◆ **What the task requires**
Check each line of the entries below for the word "count", then report how many have it, with no other words.

Stored data:
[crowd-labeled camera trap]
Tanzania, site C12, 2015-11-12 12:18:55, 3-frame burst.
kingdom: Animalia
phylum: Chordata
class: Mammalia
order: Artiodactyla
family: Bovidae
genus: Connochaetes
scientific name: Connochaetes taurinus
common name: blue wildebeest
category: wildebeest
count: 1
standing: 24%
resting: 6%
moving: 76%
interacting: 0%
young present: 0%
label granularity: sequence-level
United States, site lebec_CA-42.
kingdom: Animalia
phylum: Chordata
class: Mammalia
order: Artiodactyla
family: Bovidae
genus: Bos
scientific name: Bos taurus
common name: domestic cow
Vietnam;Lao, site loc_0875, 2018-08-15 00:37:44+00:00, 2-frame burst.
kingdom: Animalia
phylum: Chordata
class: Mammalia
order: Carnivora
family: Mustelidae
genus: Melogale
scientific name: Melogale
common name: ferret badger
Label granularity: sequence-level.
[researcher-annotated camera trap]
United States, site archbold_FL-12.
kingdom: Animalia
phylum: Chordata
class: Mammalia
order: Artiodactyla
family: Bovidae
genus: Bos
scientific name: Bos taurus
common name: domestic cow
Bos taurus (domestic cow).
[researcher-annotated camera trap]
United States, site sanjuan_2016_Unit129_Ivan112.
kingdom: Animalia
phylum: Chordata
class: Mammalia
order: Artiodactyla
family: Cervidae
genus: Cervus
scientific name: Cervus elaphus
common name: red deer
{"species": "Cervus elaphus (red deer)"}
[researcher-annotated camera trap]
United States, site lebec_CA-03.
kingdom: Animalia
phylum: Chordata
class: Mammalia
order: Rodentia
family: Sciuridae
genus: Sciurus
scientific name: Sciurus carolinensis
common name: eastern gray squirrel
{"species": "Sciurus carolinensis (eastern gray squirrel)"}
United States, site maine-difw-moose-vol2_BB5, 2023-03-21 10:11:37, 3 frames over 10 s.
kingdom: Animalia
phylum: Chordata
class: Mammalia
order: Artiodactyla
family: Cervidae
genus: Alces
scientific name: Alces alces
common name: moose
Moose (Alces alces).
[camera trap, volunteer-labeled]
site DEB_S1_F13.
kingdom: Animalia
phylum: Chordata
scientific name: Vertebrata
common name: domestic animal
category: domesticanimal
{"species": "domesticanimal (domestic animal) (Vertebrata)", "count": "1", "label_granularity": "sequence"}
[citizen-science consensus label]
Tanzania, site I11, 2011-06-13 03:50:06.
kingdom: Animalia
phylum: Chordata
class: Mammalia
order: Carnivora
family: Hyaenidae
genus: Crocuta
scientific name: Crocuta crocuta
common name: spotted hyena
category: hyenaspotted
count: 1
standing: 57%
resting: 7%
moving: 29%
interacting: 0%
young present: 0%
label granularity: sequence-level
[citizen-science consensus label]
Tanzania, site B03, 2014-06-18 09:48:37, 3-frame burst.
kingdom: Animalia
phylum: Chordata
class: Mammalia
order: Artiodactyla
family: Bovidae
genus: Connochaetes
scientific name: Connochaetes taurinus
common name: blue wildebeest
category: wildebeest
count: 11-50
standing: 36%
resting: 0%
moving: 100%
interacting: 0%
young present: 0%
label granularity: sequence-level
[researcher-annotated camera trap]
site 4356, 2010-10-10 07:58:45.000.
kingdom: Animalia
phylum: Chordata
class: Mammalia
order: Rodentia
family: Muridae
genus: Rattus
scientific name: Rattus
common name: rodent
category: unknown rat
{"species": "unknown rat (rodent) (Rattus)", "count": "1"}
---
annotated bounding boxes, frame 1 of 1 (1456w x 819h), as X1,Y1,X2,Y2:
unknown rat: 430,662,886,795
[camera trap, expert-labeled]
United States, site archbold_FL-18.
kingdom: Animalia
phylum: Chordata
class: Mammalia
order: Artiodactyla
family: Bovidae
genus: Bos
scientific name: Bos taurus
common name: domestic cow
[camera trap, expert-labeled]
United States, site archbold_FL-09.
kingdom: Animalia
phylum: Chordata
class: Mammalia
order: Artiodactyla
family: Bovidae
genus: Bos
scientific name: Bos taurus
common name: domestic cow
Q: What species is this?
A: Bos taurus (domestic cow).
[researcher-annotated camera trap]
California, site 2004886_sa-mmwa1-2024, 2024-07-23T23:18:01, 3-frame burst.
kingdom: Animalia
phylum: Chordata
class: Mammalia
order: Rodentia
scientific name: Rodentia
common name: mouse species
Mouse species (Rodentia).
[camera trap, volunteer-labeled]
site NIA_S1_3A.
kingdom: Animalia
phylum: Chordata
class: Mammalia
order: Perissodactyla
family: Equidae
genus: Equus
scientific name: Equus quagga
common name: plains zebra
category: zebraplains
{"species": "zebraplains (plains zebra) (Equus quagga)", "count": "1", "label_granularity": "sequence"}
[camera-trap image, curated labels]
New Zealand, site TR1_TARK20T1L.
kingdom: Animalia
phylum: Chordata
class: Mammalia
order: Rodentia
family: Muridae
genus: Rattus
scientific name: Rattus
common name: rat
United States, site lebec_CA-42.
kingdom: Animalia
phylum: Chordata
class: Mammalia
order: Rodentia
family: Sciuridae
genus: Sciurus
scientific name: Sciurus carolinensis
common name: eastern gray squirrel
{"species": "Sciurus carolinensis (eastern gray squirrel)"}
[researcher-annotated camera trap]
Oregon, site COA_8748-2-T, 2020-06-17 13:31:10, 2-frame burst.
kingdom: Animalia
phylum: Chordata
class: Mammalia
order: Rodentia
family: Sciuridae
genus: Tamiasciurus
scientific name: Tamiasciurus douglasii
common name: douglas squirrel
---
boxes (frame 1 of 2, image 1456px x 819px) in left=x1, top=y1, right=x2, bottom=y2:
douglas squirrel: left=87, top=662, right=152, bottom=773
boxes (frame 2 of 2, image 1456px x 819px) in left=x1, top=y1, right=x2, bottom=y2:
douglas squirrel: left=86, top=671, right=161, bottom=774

◆ **Written solution**
6